# Provided text:

Newly Made Camera (1980s)
|This is a pinhole camera made of
cardboard that takes real pictures. The camera holds a
single sheet of 4-by-5-inch film, so it can take only one
picture at a time. It must be loaded and unloaded in total
darkness. The lens cap serves as the shutter.
A pinhole camera is a dark box with a tiny hole at one end and film on the other end. There is no lens to focus the light. Instead, the pinhole projects a dim upside-down image on the film.
I built this camera back in the 1980s. It's a scale model of my favorite camera at that time, the Pentax MX 35mm SLR (single-lens reflex) camera. In 2005, burglars broke into my home. Looking for valuables, they ripped open my cardboard camera. Fortunately, the damage was not too hard to repair, and the camera is again in working order. The near-loss of my camera prompted me to write this description and post it on the Web.

# Supplied information:
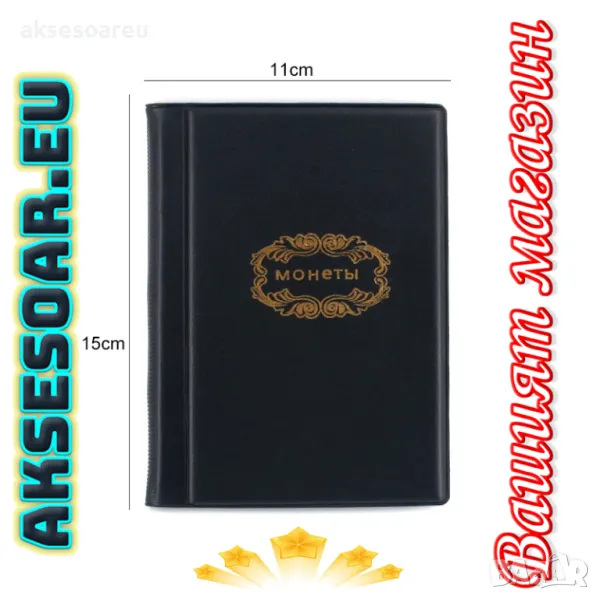 Кожен джобен класьор албум с капачета за 120 монетни пари книга колекция за събиране и подарък, снимка 1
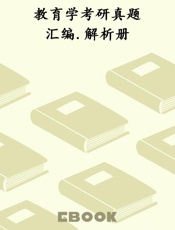 教育学考研真题汇编.解析册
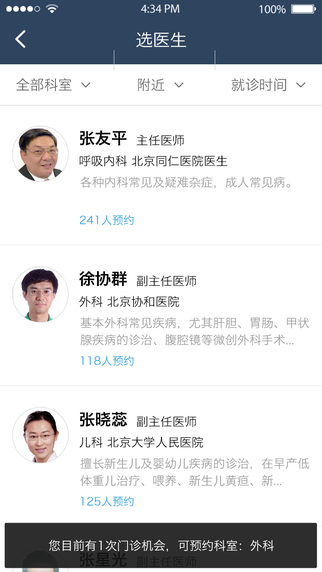 春雨私人医生 v2.0.0 安卓版3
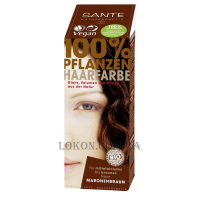 SANTE Herbal Hair Color Powder Maroon Brown - Рослинна фарба-порошок для волосся "Каштан"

# Study questions:
(a) According to the cardboard camera text, what part of the camera serves as the shutter?
(b) Retype the cardboard camera text word for word, starting at "A pinhole camera is" and ending at "on the film.".
(c) Continue the cardboard camera text from its final sentence.

# Your responses:
(a) The lens cap serves as the shutter.

(b)
A pinhole camera is a dark box with a tiny hole at one end and film on the other end. There is no lens to focus the light. Instead, the pinhole projects a dim upside-down image on the film.

(c)
Questions or comments about the Pentax MX pinhole camera? Go to the Dog Daze Guest Book
More cardboard construction: Detachable cargo/carry box for bike rack
|In the photo below, the
two smaller cameras in the foreground are small paper models
of the real Pentax MX camera behind them. You can download
and print the paper models as flat sheets and then fold them
to make the camera bodies and lenses. For details, go to the
Alas, these fold-up cameras are not meant to be used as pinhole cameras. However, with a little extra work, you might be able to modify them to work that way. A pinhole camera is just a light-tight box with a pinhole in the front and film in the back. See How to Make and Use a Pinhole Camera by Kodak.
|What you see below is not a real
Hasselblad camera. It's a cardboard model and a working
pinhole camera built by Kelly Angoof, a professional
illustrator and prop designer. Ms. Angood sells pinhole
camera kits at the Pop-Up
Pinhole Camera Company.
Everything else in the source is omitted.